Cover that breast up!

"I breastfeed in public, but I am respectful of others, I use a blanket or cover", I've often heard mothers say this, and this statement has always irritated me. It implies nursing mothers who don't use a blanket or cover in public are disrespectful of others, and it has a tendency to make mothers feel ashamed of breastfeeding in general.

Breastfeeding, no matter what species, is natural, functional and healthy; breasts are there to provide vital nutrition to the infant. It's basic biology, there is no mystery about it, so why should the sight of a nursing breast be so controversial?

It's apparent to me that breasts are extremely sexualized in our culture. I'd go as far to say they are fetishized, not to mention utterly exploited for marketing purposes. The unfortunate result for women has been the disempowerment of the use of their own breasts, to the point they feel ashamed of having to use their breasts to feed their child in public, because they don't want to appear sexually suggestive. At least this is how I feel as a mother having been raised in this culture.

It seems logical that the driving force behind the sexualization of breasts may be the fact that breasts are almost always hidden. The more hidden or mysterious something is, the more desirable it becomes, and the more scandalous it's considered when exposed. For example there was a time when the sight of a woman's ankles was exciting for men.  Exacerbating the problem is that breasts are usually only ever seen during sexual encounters, further cementing their role in our society as only sexual.

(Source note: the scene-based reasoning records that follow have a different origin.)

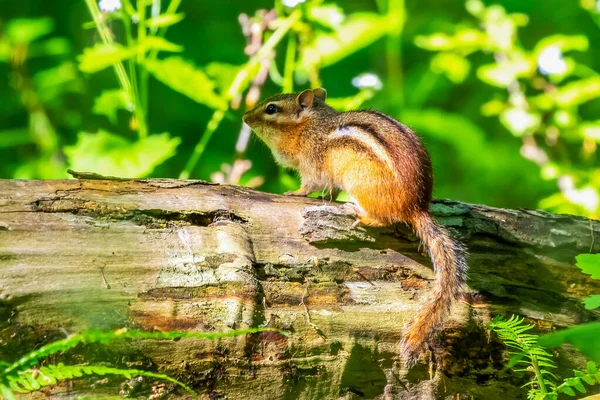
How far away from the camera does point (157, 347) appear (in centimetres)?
179

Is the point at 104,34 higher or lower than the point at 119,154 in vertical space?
higher

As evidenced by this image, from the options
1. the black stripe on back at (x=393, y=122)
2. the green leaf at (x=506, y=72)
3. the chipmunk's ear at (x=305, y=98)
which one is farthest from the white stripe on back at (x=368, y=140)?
the green leaf at (x=506, y=72)

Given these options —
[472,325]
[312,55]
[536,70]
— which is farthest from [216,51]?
[472,325]

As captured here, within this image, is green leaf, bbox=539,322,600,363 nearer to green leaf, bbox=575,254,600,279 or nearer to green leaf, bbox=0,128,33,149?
green leaf, bbox=575,254,600,279

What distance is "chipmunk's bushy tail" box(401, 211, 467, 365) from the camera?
6.72 feet

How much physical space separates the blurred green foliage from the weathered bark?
3.72ft

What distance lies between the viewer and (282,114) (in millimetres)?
3250

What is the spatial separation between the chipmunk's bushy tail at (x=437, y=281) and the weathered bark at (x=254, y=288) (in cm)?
5

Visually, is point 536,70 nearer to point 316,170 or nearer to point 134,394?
point 316,170

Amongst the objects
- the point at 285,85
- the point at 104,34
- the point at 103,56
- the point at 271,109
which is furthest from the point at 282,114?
the point at 104,34

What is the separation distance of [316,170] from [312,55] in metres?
1.20

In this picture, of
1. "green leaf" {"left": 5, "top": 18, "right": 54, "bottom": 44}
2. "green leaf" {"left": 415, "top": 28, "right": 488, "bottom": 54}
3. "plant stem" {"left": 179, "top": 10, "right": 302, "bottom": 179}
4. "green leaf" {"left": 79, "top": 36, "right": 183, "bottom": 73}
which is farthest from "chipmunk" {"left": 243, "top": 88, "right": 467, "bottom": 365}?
"green leaf" {"left": 5, "top": 18, "right": 54, "bottom": 44}

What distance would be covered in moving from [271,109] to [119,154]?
794 millimetres

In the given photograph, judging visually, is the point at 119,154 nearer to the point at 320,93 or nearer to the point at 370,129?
the point at 320,93
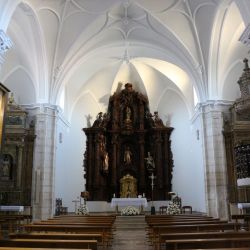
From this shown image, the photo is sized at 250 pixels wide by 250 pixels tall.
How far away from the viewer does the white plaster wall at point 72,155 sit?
20.2 m

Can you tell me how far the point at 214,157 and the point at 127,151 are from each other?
9115 mm

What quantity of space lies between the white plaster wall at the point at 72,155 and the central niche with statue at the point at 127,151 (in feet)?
1.75

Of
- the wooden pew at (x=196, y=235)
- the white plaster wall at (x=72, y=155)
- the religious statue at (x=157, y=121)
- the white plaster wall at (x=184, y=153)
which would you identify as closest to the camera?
the wooden pew at (x=196, y=235)

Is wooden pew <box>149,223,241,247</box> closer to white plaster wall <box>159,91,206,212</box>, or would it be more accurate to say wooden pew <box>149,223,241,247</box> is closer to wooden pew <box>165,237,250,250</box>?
wooden pew <box>165,237,250,250</box>

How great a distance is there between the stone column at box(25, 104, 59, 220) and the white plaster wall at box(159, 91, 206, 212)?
8312 millimetres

On the other end of the scale, in some tribal cultures the sight of a breastfeeding mother with breasts fully exposed is common place and hence not arousing to men. In these tribes breasts are deemed primarily as feeding tools, not for sexual arousal. There's no sensationalism, just rational common sense. In an article I read about these women, they were laughing at the thought of Western men obsessed with breasts, exclaiming, "you mean to say they act like babies!?"

Pygmy Mother Nursing
So where does Western culture move forward from here? Why do we find it so hard to accept breasts can be sexual and a feeding tool? I can vouch that  nipple stimulation is great during sex... but so is using my hands to touch or my lips to kiss. Breasts are just another part of the body, like hands or lips, with multiple functions. Sexual arousal can be one such function, but breastfeeding is biologically and primarily the most important function.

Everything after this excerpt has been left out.